- Developers: Pansophic Systems; Computer Associates;
- Initial release: 1969
- Operating system: z/OS, z/VSE
- Type: Revision control
- License: Proprietary
- Website: www.broadcom.com/products/mainframe/application-development/panvalet

= Panvalet =

Mainframe version control system

Computer Associates Panvalet (also known as CA-Panvalet) is a revision control and source code management system originally developed by Pansophic Systems for mainframe computers such as the IBM System z and IBM System/370 running the z/OS and z/VSE operating systems.

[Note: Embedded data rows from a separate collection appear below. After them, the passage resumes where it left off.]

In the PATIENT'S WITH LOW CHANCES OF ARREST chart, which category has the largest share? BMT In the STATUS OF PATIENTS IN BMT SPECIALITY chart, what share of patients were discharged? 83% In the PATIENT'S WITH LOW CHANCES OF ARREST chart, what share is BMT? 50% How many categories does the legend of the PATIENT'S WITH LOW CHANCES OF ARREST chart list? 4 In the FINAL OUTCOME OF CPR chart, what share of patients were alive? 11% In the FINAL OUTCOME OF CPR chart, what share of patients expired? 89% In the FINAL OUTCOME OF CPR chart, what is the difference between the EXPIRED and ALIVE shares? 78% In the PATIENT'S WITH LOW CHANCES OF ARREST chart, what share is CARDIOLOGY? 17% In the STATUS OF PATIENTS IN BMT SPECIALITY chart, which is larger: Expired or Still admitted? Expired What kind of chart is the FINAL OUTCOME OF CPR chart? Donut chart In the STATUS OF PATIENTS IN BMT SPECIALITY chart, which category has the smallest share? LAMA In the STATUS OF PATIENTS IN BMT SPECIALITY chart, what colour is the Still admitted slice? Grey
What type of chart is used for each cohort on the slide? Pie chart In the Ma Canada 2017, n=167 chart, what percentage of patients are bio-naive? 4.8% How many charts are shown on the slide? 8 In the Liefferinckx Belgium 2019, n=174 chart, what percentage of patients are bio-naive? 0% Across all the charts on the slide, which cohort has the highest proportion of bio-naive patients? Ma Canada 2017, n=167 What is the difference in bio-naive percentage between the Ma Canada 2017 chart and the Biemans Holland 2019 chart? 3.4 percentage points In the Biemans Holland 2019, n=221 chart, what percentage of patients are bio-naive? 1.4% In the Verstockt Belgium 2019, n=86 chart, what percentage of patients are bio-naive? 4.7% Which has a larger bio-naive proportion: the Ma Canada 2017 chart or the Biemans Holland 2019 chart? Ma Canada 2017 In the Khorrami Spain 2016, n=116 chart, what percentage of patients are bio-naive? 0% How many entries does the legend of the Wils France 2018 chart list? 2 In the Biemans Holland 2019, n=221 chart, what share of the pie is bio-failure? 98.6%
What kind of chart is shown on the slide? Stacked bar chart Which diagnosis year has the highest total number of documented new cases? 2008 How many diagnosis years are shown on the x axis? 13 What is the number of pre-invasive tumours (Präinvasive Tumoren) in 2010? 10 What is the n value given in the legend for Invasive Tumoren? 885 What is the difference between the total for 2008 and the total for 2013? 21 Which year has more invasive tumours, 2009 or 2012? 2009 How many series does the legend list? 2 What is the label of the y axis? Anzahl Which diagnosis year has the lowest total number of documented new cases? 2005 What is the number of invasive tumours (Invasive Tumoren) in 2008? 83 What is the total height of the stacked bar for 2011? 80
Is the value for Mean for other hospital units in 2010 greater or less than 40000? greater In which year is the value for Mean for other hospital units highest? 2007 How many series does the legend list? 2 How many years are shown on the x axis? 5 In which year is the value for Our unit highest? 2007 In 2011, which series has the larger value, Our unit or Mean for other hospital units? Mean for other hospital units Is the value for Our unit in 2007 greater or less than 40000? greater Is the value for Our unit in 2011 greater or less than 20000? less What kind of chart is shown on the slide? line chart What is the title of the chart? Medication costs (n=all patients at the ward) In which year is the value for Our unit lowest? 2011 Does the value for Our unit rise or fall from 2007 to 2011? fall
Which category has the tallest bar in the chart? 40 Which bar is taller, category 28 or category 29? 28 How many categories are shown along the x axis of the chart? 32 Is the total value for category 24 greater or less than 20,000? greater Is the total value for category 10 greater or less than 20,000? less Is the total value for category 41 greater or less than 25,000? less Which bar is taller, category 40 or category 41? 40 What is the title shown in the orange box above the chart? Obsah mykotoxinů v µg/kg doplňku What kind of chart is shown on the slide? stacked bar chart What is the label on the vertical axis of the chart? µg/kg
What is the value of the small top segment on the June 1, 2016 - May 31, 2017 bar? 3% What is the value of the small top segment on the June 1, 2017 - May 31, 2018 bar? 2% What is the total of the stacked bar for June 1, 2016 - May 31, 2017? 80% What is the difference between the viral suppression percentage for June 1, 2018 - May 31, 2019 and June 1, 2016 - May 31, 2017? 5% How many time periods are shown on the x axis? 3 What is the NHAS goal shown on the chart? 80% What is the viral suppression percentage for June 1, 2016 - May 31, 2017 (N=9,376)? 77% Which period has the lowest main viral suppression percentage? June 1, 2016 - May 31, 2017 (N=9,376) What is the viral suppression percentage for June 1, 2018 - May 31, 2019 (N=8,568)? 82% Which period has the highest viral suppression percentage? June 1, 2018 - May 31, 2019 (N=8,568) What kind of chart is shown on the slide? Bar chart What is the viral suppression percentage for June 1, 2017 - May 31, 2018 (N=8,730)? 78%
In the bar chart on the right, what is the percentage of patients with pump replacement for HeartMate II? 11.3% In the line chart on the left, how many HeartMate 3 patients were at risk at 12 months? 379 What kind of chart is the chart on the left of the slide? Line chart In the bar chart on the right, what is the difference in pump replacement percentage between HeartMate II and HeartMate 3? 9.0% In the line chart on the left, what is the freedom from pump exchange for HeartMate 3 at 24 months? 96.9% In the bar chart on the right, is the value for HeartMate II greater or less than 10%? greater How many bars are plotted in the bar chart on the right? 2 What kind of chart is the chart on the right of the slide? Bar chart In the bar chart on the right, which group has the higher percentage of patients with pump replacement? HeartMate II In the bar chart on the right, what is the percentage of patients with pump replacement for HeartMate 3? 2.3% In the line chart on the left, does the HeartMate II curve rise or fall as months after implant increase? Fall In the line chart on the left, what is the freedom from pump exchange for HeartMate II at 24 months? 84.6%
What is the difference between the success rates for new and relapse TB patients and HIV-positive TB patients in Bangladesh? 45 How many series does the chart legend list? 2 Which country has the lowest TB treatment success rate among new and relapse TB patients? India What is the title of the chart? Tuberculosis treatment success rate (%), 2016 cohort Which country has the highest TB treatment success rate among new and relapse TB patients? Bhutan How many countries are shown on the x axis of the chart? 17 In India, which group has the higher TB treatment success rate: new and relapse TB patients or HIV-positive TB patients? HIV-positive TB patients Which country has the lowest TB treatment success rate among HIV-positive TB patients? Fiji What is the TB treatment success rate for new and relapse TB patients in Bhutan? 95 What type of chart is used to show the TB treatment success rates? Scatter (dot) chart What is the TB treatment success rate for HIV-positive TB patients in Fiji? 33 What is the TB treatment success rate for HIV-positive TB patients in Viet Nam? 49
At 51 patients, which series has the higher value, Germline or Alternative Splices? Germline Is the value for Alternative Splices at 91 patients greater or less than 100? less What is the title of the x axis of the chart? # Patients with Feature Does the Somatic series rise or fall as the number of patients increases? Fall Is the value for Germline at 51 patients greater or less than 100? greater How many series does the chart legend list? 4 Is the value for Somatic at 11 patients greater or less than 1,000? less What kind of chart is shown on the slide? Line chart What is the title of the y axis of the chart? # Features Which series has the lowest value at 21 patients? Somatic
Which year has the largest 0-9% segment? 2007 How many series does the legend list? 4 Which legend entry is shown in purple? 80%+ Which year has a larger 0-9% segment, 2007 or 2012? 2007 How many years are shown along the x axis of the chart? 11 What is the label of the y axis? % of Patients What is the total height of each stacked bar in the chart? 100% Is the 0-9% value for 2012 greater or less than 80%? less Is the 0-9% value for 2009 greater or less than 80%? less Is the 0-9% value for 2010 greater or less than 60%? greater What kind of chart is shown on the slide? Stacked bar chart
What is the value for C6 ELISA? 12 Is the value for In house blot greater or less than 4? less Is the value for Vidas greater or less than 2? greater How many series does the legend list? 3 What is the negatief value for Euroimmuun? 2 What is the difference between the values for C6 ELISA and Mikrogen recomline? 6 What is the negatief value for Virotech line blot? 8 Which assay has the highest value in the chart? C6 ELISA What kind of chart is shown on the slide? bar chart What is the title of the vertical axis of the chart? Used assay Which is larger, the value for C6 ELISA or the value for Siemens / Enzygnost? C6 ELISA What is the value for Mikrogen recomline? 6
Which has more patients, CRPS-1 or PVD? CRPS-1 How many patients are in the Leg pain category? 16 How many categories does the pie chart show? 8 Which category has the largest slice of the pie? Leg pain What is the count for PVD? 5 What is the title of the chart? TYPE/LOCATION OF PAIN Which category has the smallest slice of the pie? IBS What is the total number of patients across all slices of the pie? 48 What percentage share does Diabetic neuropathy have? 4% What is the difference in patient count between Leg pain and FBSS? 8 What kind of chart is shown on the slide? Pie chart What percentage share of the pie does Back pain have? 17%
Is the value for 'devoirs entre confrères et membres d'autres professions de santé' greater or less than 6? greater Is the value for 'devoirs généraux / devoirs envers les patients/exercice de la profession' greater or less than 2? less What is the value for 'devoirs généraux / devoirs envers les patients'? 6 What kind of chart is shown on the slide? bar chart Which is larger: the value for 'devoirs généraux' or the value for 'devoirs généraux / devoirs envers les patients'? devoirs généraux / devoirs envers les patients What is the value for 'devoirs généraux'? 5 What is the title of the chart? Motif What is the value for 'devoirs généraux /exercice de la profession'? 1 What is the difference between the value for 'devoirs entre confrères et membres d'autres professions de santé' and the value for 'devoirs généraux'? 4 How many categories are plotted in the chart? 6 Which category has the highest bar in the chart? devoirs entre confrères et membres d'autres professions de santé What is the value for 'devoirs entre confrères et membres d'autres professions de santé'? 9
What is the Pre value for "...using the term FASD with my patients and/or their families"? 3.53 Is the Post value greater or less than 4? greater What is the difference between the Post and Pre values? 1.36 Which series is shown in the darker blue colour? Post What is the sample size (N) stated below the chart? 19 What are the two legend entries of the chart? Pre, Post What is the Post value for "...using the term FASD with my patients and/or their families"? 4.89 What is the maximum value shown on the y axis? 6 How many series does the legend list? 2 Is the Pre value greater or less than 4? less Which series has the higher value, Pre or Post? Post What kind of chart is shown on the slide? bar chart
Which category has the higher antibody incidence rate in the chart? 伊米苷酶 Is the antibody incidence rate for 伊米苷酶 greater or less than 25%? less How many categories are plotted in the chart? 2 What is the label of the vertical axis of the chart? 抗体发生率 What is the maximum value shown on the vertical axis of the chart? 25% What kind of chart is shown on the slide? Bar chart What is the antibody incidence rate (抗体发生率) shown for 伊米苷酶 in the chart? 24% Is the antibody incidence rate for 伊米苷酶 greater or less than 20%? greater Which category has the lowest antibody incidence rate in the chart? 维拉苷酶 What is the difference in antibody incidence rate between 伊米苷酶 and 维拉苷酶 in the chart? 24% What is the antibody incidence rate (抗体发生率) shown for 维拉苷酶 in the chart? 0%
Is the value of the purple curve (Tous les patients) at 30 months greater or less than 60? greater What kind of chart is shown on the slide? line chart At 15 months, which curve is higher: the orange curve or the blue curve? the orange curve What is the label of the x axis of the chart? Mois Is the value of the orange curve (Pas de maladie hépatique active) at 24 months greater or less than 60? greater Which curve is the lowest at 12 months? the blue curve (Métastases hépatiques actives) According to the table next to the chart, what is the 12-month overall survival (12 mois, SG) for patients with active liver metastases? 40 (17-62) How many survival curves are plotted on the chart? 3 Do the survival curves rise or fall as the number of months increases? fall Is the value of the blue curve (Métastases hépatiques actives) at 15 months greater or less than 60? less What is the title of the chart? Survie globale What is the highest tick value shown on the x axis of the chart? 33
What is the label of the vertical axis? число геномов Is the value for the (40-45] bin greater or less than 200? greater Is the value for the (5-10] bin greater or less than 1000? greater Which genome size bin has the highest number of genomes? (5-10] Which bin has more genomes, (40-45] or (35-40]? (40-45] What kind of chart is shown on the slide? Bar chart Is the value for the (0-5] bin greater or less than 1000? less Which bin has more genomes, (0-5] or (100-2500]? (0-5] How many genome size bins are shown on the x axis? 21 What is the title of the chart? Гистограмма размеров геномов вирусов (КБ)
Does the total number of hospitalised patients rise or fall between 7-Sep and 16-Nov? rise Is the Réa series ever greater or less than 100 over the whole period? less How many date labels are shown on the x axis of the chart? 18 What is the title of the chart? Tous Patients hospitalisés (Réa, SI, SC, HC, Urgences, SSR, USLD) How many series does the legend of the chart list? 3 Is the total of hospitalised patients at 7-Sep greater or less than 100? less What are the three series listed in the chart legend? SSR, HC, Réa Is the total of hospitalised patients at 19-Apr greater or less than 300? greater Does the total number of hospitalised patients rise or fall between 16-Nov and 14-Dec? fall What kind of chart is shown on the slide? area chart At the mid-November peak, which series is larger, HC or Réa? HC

CA-PAN/LCM is a similar product for PCs.

==Overview==
Panvalet can be used to manage program source code, JCL, Macros/commands for utilities such as Easytrieve and object module files.

==History==
Panvalet was developed by Pansophic Systems in 1969 as a program to store and manage computer program source code on direct-access storage devices. Before Panvalet code was saved as paper punch cards, typically with 500 to 3,000 cards per program, often 1,000,000 or more per data center. Cards were bulky, difficult to store and transport, difficult and costly to back up, and prone to catastrophic errors since one misplaced card could prevent a program from running correctly.

Pansophic began selling the program in 1970 at a price of $2,880 per copy. It was immediately successful.

In 1978, it was reported that Panvalet, at the time a product of Pansophic Systems, Inc, was in use at over 3,000 sites.

Throughout much of its existence, the main competitor to Panvalet was The Librarian product from Applied Data Research. It had roughly the same number of installations as Panvalet. As recollected by Piscopo, "Panvalet and Librarian basically divided the program library market between the two of them.... Virtually everyone ended up with one or the other of the products."

Computer Associates acquired Panvalet in 1991 when it purchased Pansophic Systems for $390M. Broadcom acquired Panvalet in 2018 when it purchased Computer Associates.